Gonzalez tells me this as we drive to Rio Grande City, where we marvel at petrified wood at a hotel and shrine, and Roma, where it’s used in a church’s retaining wall. The most impressive pieces in Roma, one of them 10 feet tall and so thick Gonzalez can barely wrap his arms around it, surround a long-abandoned home.
Gonzalez has taken many geologists and students on adventures like ours. About a decade ago, he invited Russell Skowronek, an anthropology and history professor at UT-RGV, to come along, and the two realized they had complementary expertise. They spearheaded the project that became Ancient Landscapes and envisioned ways to educate the public about the sites and, in doing so, conserve them.
“The idea of preservation has always been front and center for us,” Skowronek says. “If you don’t know what you have, you don’t know that you’ve lost it.”

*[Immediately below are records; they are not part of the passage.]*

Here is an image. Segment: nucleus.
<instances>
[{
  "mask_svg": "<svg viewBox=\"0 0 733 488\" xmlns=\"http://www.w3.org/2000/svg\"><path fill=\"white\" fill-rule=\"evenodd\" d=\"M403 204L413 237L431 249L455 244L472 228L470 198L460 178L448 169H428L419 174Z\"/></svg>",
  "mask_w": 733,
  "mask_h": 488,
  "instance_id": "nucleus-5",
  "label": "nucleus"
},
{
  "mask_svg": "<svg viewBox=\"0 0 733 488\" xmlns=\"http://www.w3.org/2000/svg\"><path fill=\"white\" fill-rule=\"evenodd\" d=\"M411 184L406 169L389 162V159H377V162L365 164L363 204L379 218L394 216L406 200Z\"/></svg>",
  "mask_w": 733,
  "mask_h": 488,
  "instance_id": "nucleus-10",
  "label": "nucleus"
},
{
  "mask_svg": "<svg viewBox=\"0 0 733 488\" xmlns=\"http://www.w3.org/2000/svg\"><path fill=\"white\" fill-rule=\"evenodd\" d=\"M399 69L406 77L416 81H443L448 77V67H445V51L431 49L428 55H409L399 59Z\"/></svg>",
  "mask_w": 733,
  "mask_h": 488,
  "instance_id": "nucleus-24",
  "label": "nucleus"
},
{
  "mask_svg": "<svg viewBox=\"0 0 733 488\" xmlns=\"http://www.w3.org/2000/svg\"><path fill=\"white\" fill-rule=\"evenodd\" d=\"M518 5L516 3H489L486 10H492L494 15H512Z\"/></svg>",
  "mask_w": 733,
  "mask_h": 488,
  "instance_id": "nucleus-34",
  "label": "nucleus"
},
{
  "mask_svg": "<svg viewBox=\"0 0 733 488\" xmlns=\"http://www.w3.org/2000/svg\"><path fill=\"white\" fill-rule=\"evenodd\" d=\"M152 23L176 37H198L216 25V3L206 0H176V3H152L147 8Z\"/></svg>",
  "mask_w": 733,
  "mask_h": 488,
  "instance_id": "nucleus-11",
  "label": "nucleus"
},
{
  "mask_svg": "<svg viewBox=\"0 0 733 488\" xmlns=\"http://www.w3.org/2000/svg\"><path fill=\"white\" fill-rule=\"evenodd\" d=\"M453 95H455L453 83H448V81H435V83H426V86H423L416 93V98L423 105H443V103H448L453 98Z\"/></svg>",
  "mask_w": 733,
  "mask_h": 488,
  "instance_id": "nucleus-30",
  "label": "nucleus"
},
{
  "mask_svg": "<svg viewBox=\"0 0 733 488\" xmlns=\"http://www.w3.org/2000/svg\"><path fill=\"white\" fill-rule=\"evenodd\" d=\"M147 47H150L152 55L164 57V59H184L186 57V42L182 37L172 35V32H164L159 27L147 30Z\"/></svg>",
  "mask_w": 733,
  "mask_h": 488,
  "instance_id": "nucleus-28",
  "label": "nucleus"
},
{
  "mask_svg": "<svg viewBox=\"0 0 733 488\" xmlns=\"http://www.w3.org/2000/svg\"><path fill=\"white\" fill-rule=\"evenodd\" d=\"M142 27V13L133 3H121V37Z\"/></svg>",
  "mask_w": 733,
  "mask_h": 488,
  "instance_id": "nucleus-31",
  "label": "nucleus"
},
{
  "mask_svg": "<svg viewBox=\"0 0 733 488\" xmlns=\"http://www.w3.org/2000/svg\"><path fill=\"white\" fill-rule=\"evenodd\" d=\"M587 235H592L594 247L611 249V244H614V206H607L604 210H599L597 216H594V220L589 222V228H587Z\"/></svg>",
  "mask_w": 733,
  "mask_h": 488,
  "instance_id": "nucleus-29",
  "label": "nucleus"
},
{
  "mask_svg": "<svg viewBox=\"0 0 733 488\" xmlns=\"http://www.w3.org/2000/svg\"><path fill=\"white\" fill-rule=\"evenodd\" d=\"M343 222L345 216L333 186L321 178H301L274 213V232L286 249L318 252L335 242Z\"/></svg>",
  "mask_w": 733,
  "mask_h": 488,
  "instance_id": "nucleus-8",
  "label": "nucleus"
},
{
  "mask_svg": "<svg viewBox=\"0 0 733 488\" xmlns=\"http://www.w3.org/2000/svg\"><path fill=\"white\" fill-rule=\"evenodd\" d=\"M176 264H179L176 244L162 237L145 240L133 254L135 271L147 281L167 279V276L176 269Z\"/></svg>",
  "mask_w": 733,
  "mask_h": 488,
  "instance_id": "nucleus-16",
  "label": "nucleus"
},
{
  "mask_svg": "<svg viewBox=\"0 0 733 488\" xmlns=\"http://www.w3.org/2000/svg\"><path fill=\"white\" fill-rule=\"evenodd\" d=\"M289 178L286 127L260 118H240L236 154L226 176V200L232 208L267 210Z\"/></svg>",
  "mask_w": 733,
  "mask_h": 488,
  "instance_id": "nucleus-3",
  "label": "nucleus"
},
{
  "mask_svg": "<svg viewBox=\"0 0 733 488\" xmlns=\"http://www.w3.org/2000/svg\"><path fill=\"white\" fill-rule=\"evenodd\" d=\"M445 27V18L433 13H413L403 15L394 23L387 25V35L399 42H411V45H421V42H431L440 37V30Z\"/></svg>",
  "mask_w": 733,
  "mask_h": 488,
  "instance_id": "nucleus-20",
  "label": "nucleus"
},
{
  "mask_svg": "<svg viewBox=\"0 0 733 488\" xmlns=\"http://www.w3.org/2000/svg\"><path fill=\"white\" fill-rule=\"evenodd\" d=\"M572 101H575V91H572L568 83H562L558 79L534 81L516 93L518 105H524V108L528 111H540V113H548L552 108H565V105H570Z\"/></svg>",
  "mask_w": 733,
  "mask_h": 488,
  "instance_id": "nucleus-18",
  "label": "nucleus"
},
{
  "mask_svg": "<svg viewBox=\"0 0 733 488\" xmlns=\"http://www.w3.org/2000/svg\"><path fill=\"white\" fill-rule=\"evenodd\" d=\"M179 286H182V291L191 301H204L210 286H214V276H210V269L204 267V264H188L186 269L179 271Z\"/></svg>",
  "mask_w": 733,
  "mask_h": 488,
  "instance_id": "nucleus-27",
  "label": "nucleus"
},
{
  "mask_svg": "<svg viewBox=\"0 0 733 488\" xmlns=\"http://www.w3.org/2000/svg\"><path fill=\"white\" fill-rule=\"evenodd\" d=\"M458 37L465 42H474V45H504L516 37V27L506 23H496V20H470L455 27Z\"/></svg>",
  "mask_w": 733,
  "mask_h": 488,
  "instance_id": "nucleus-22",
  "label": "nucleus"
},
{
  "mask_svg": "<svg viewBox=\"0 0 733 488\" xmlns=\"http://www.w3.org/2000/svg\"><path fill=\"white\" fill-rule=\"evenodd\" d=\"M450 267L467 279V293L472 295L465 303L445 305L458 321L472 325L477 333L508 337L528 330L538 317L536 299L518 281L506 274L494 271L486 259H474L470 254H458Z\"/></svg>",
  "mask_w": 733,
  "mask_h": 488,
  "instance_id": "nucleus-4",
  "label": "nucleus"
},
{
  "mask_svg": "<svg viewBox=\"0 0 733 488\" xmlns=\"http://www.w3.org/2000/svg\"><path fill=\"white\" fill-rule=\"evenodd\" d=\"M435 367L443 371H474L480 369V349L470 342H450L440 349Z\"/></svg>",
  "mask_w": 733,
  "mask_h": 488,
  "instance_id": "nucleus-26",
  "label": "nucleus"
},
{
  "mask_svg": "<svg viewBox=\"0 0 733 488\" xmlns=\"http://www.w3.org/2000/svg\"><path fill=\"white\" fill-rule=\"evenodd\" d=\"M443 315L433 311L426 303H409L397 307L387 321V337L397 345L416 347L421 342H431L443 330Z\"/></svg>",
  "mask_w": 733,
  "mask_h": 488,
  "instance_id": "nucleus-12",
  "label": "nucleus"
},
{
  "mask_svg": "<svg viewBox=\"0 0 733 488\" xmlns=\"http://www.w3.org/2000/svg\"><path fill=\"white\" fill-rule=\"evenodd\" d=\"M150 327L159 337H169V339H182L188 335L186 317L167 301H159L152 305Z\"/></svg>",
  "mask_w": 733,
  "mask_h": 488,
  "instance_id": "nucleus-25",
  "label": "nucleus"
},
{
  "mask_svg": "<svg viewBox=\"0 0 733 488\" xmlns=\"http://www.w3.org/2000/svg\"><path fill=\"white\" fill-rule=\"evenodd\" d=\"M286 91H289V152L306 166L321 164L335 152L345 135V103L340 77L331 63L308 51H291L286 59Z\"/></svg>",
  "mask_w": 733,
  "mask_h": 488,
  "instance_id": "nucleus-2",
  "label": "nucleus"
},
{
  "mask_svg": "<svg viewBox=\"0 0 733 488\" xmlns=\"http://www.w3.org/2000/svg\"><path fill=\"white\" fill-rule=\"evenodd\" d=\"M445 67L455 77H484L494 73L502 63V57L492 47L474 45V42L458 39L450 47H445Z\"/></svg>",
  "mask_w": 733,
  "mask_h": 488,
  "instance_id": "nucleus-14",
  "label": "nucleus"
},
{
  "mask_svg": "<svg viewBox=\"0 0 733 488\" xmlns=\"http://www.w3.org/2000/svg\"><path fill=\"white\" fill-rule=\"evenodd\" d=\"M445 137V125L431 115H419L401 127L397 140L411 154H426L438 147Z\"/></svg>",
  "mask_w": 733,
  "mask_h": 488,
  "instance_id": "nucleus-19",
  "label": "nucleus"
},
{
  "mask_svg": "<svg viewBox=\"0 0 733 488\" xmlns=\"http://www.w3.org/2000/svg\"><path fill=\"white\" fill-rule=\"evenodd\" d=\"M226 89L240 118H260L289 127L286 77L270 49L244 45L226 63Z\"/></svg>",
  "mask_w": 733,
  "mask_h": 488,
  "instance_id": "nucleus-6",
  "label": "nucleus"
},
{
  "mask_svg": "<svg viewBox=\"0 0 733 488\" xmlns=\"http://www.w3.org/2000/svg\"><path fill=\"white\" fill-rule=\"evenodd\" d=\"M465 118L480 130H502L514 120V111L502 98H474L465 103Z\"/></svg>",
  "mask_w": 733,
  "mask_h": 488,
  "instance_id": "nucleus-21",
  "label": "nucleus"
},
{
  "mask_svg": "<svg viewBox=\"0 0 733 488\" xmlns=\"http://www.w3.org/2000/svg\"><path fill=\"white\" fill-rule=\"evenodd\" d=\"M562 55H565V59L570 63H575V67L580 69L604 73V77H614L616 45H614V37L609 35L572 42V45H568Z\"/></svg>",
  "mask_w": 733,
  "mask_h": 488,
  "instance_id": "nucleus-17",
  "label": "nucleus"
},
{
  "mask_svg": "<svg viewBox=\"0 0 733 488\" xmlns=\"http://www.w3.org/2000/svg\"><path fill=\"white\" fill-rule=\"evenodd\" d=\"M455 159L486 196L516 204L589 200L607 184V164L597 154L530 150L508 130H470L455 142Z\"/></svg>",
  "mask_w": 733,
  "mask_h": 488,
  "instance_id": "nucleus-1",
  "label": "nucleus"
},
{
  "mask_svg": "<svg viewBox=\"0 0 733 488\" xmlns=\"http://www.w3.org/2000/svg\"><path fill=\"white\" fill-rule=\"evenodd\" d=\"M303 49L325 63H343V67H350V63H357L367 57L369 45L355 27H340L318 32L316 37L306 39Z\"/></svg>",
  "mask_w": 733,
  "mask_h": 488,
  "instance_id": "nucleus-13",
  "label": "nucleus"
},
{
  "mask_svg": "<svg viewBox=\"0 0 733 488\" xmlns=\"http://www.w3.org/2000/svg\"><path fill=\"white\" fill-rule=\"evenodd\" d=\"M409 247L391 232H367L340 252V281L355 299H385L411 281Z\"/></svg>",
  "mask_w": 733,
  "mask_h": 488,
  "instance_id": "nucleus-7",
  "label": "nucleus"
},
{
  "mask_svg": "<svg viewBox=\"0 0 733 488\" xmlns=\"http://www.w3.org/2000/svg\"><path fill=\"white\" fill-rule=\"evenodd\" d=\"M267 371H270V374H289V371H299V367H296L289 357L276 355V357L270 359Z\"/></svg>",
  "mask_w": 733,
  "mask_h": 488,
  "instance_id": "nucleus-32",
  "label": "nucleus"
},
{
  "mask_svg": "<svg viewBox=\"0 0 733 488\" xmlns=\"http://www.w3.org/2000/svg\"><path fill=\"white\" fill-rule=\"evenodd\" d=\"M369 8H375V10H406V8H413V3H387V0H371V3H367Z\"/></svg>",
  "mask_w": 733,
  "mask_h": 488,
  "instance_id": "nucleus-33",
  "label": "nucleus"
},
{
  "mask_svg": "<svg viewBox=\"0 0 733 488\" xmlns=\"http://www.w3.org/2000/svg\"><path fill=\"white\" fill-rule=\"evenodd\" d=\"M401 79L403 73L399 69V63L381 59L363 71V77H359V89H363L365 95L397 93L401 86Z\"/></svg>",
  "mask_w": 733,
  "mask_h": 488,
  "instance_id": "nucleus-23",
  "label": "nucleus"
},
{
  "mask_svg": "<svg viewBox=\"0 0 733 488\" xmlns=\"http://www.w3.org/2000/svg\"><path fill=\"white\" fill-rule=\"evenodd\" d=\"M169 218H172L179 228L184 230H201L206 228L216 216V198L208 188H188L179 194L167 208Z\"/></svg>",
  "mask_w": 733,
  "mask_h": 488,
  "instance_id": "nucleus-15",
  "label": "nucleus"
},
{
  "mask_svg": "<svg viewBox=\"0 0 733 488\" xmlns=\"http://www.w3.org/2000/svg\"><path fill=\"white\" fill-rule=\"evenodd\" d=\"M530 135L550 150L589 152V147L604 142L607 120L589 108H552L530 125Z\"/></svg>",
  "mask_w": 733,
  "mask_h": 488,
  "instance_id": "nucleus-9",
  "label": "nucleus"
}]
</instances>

A geoheritage initiative led by the Bureau of Economic Geology at the University of Texas at Austin has a similar philosophy. The Texas GeoSign Project, launched in 2016, explains the significance of geological sites near publicly accessible spaces. For instance, an interpretive panel at a Bell County roadside rest area explains the hydrogeology and economic history of Salado Springs, and one in Eastland County describes the Ranger Oil Field.
Geologists see the value of these places, “but the public may have no understanding,” says project manager Linda Ruiz McCall, who coordinates the Bureau’s outreach programs. The GeoSigns are meant to change that. “Not only are these sites important scientifically, but they also embody educational, cultural, aesthetic, and economic factors,” she says.
Gonzalez and Skowronek hope to partner with chambers of commerce to parlay their research into tourism, as South Texas is known for its natural attractions. By learning how events in the geological past shape the present, visitors can become stewards of the history beneath their feet.